• Given text
+---+

Heimdall: Then let it come! We shall meet it with weapons in hand and joy in our hearts! Our lives belong to ODIN!

Too Human is a 2008 Action RPG developed by Silicon Knights and published by Microsoft Studios for the Xbox 360.

The plot is a science-fiction take on Norse Mythology, with its characters and events forming the basis for human gods, monsters and legends. The Æsir Corporation and its cybernetically enhanced rulers stand watch over what little remains of humanity during the last days of an ongoing war against sentient machines whose motivations are left unclear at best. Baldur — seen by the humans as less distant and aloof than his fellow "gods" — leads a hunt for a particularly nasty robot, GRNDL-1, and is drawn into a larger plot tied to the mystery of his wife's death.

Planned to be a trilogy, the game released to mixed reception and underperformed commercially, preventing any sequels that would conclude the myriad of dangling plot threads. More importantly, however, is the title's role in its developer's bankruptcy. Silicon Knights blamed negative press reaction to early Too Human gameplay on Epic Games for giving them an incomplete version of Unreal Engine 3, claiming it hurt the game's development. Epic not only won the case after it was made clear Silicon Knights knew exactly what they were getting to with the early version of UE3, but they also successfully counter-sued when it was discovered that the supposed proprietary engine that the developer moved Too Human to stole code from Epic's game engine. In addition to now owing millions in damages and legal fees, the court ordered all copies of this game (and any other games that used the stolen code) destroyed and the game purged from all online stores; with nothing to their name, the studio shut down.

Despite this, in June 2019, Too Human surprisingly became one of the last Xbox 360 titles made backwards compatible for the Xbox One, being re-released on the Xbox Games Store for free.

Too Human provides examples of:

  • After the End: The current frozen state of the world is stated to be the result of a 3000 year nuclear winter caused by a war between the still functioning machines of a long dead warring nation and the rest of the world and antimatter weaponry.
  • A.I.-cronym: Multiple:
    • ODIN (Organically Distributed Intelligence Network)
    • NORNs (Non Organic Rational Nanosystems).
  • The All-Seeing A.I.: ODIN (Organically Distributed Intelligence Network) is presented as this, leading the Aesir and represented as a disembodied voice that addresses all of Asgard which everyone else worships and serves. It manages to view anything around and outside its domain through cybernetic ravens.
  • And I Must Scream: Loki is seen for much of the story being trapped in a simulation machine and forced to suffer mentally through a simulation of him having acidic snake venom poured on his face. Despite this, he can still project his mind into Cyberspace to masquerade as one of the Norns.
  • Ammunition Backpack: Robotic example: some of the 'Troll' class enemies use heavy Grenade Launchers, and wear huge, cylindrical ammo-canisters on their back to supply them. These are somewhat problematic, since their presence prevents you from doing your 'jump up on their shoulders and stab them in the neck' insta-kill, and they're hard to destroy since the Trolls always turn to face you ... hence, the grenade-launching Trolls winds up being much more dangerous than their hammer-wielding brothers, but not because of their attack-range...

+---+

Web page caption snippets
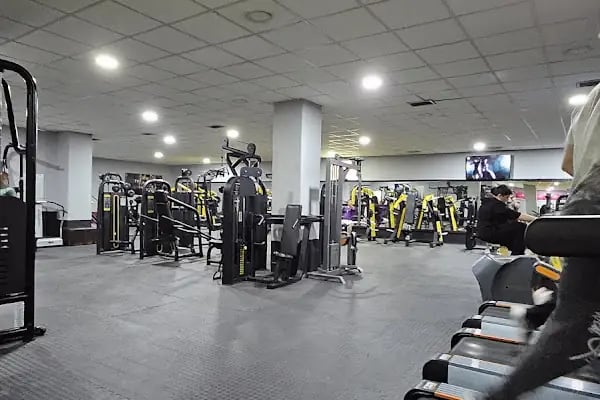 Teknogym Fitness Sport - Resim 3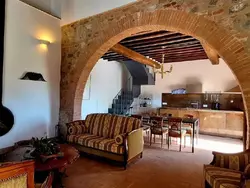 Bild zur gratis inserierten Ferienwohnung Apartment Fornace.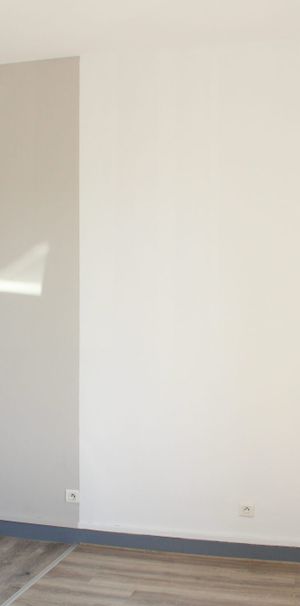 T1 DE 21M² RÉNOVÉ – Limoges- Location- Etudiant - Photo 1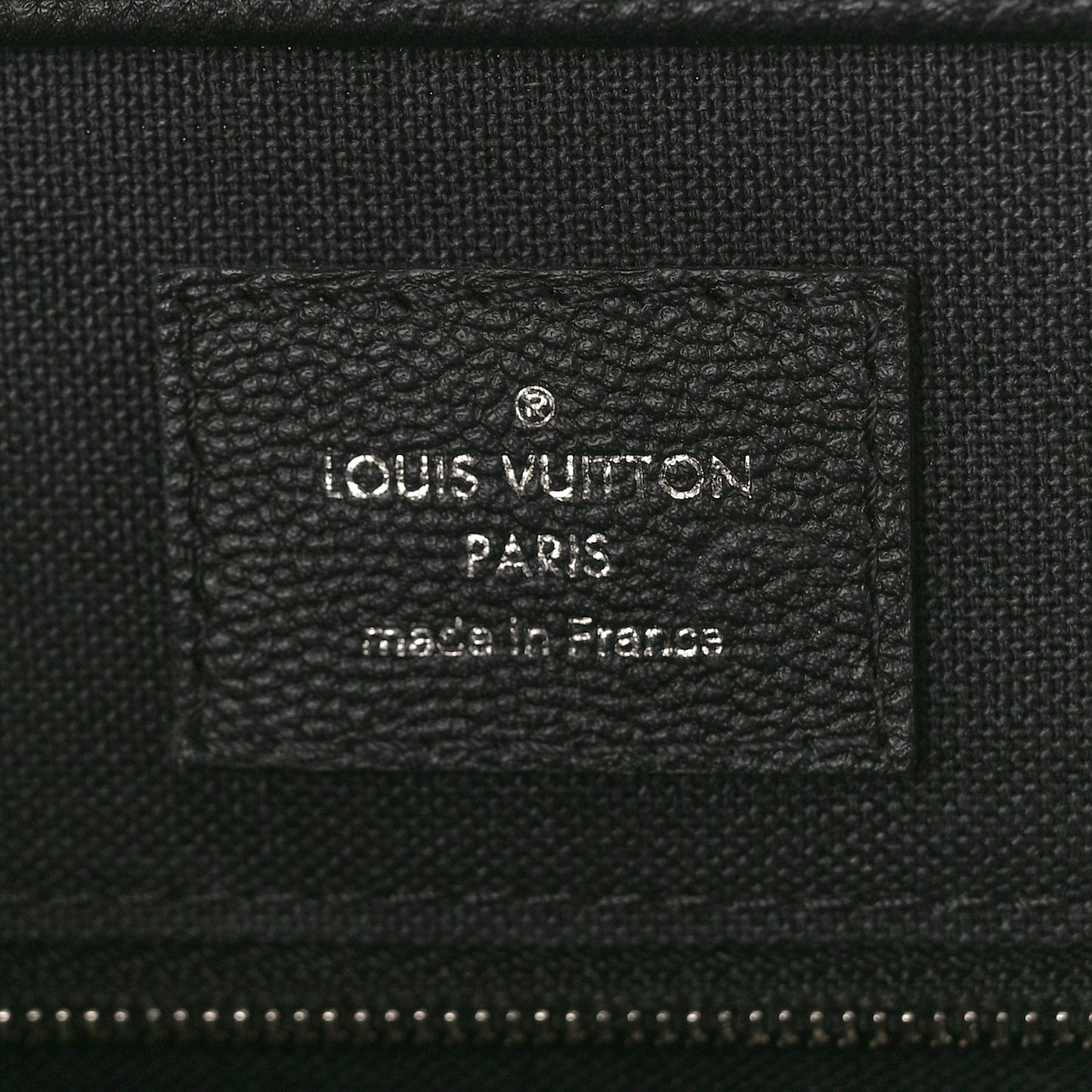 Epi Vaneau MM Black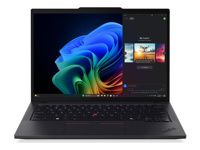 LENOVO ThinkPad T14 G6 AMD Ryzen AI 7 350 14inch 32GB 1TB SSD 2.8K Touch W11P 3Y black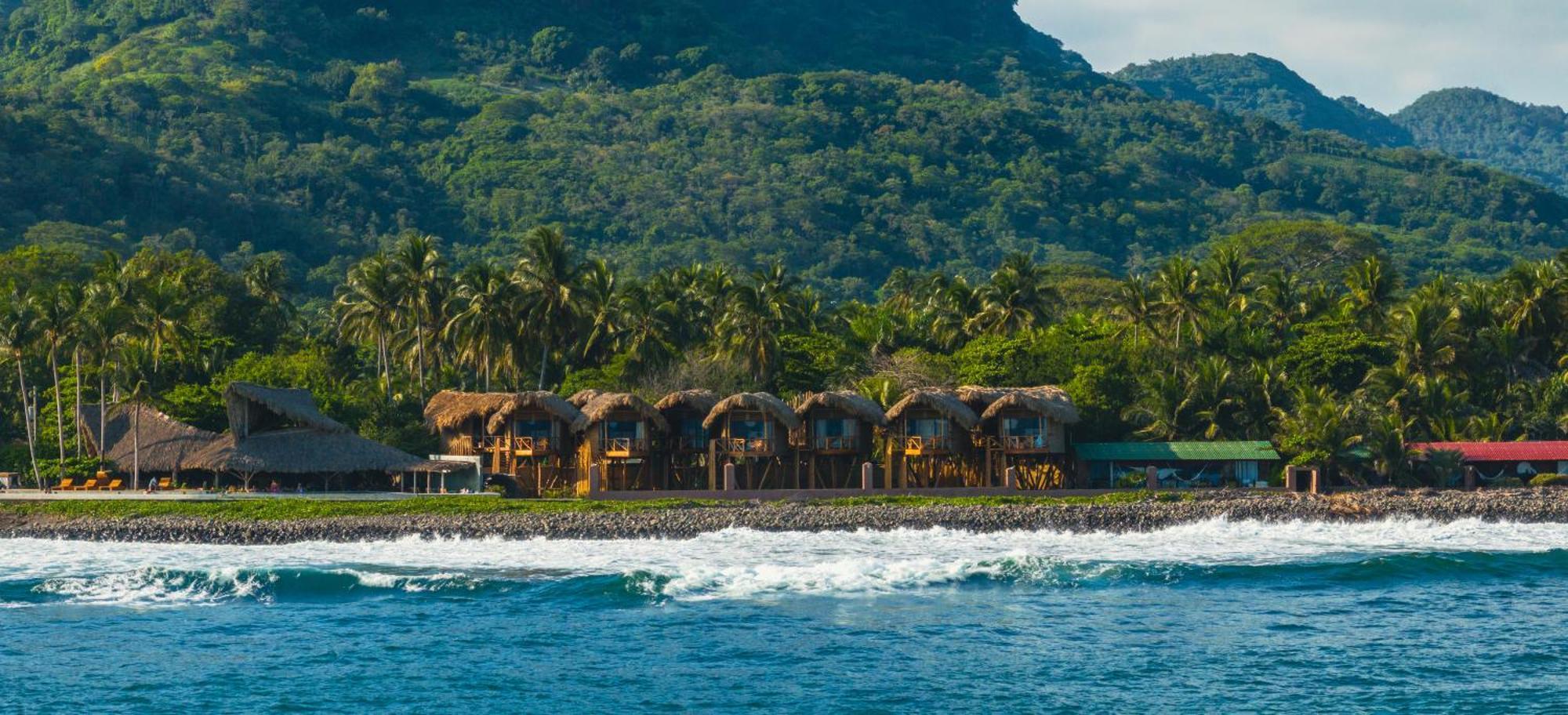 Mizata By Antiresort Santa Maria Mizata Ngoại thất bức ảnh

+---+

• Parts of the exercise
1. Rewrite the Too Human text between "The plot is" and "his wife's death.", inclusive, putting "Thor" in place of "Baldur".
2. Check each statement against the Too Human text and answer yes or no, quoting the words that decide it: (a) The game was published by Microsoft Studios for the Xbox 360. (b) The game went on to receive sequels that completed its trilogy. (c) In June 2019 the game was re-released on the Xbox Games Store for free.

• Task results
1.
The plot is a science-fiction take on Norse Mythology, with its characters and events forming the basis for human gods, monsters and legends. The Æsir Corporation and its cybernetically enhanced rulers stand watch over what little remains of humanity during the last days of an ongoing war against sentient machines whose motivations are left unclear at best. Thor — seen by the humans as less distant and aloof than his fellow "gods" — leads a hunt for a particularly nasty robot, GRNDL-1, and is drawn into a larger plot tied to the mystery of his wife's death.

2.
(a) Yes: "published by Microsoft Studios for the Xbox 360"
(b) No: "preventing any sequels that would conclude the myriad of dangling plot threads"
(c) Yes: "being re-released on the Xbox Games Store for free"